When compared with advanced deep learning architectures, such as the EWT-3D-CNN-BiLSTM-GRU-AT model by Celebi et al. [
9] and the 2D-CNN-LSTM framework by Wang et al. [
7], our method still achieves higher accuracy, improving arousal classification by 4.62% and 3.31%, and valence classification by 4.02% and 2.29%, respectively. While the CADD-DCCNN model from Li et al. [
18] reaches competitive performance with 92.42% and 90.97% accuracy, our model still provides an advantage of approximately 2.79% and 3.62% in arousal and valence classification.
Table 7.
The comparison of our model with previous studies in the binary classification task.
Table 7.
The comparison of our model with previous studies in the binary classification task.

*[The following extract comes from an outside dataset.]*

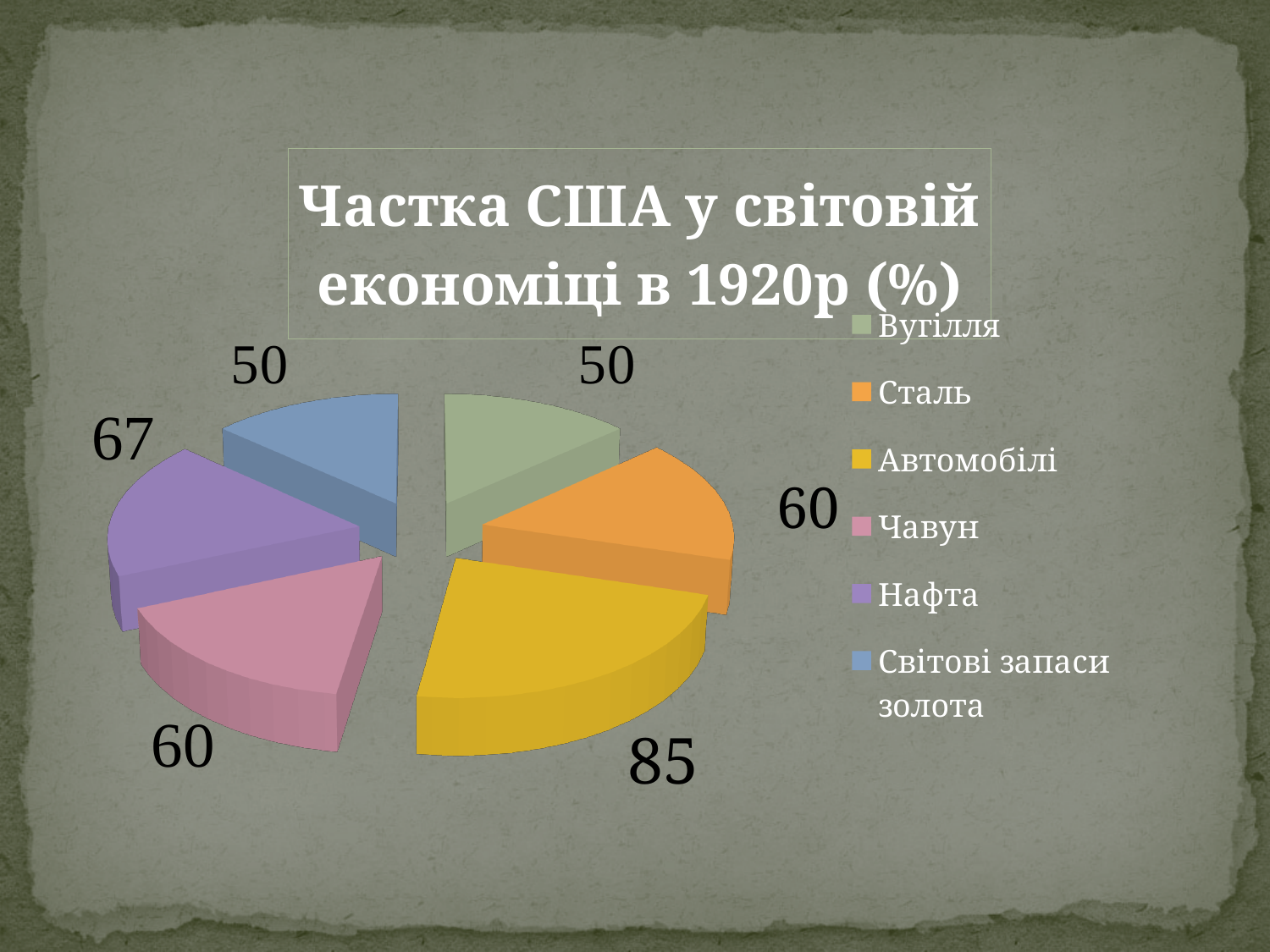
What is the value for Сталь? 60 Which category has the largest slice? Автомобілі What is the value for Вугілля? 50 What is the title of the chart? Частка США у світовій економіці в 1920р (%) What is the value for Нафта? 67 What colour is the slice for Автомобілі? yellow What is the value for Автомобілі? 85 What is the difference between the values for Нафта and Чавун? 7 Which is larger, the value for Нафта or the value for Сталь? Нафта How many categories does the pie chart have? 6 What type of chart is shown on the slide? pie chart What is the difference between the values for Автомобілі and Світові запаси золота? 35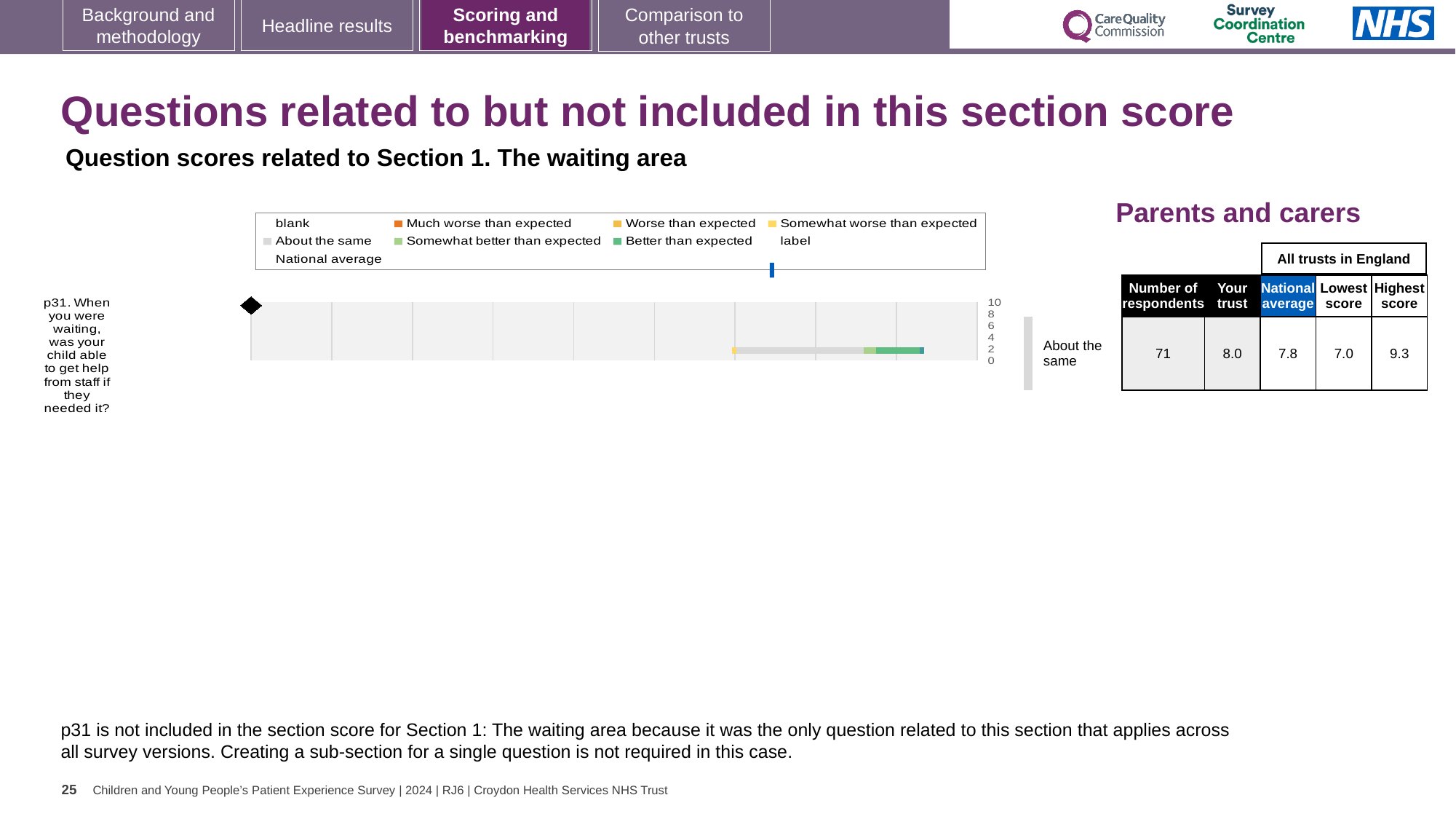
What is the highest score among all trusts in England for p31? 9.3 How many questions (categories) are plotted in the chart? 1 What is the 'Your trust' score for p31 in the table? 8.0 What is the difference between the 'Your trust' score and the national average for p31? 0.2 What is the number of respondents for p31? 71 What kind of chart is shown on the slide? bar chart Which question is plotted in the chart? p31. When you were waiting, was your child able to get help from staff if they needed it? What is the national average score for p31 in the table? 7.8 Which is larger for p31, the 'Your trust' score or the national average? Your trust What is the difference between the highest score and the lowest score for p31? 2.3 What is the lowest score among all trusts in England for p31? 7.0 What benchmark category label is shown to the right of the chart for p31? About the same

Research | Method | Accuracy | % Below Our Model | Year |
---|
Arousal
|
Valence
|
Arousal
|
Valence
|
---|
Sharma et al. [1] | HOS+LSTM | 85.21 | 84.16 | 10 | 10.43 | 2020 |
Yin et al. [2] | GCNN-LSTM | 85.27 | 84.81 | 9.94 | 9.78 | 2021 |
Gao et al. [3] | EEG-GCN | 81.95 | 81.77 | 13.26 | 12.82 | 2022 |
Ghosh et al. [19] | Gradient Ascent | 88.67 | 86.95 | 6.54 | 7.64 | 2023 |
Cheng et al. [6] | R2G-STLT | 86.22 | 80.26 | 8.99 | 14.33 | 2024 |
Houssein et al. [8] | HcF+eCOA+MLPNN | 85.17 | 91.99 | 10.04 | 2.6 | 2024 |
Celebi et al. [9] | EWT-3D-CNN-BiLSTM-GRU-AT | 90.59 | 90.57 | 4.62 | 4.02 | 2024 |
Wang et al. [7] | 2D-CNN-LSTM | 91.9 | 92.3 | 3.31 | 2.29 | 2024 |
Li et al. [18] | CADD-DCCNN | 92.42 | 90.97 | 2.79 | 3.62 | 2024 |
Our Model | 2D-CNN | 95.21 | 94.59 | - | - | 2025 |
For the quaternary classification task, our 2D-CNN model achieves 93.01% accuracy on the DEAP dataset, outperforming previous approaches (
Table 8). Compared to traditional methods like Gupta et al. [
20] and Soroush et al. [
21], our model improves accuracy by over 21% and 11%, respectively. It also surpasses deep learning models such as those of Sharma et al. [
1] and Houssein et al. [
8], with gains of up to 11% and 3.48%.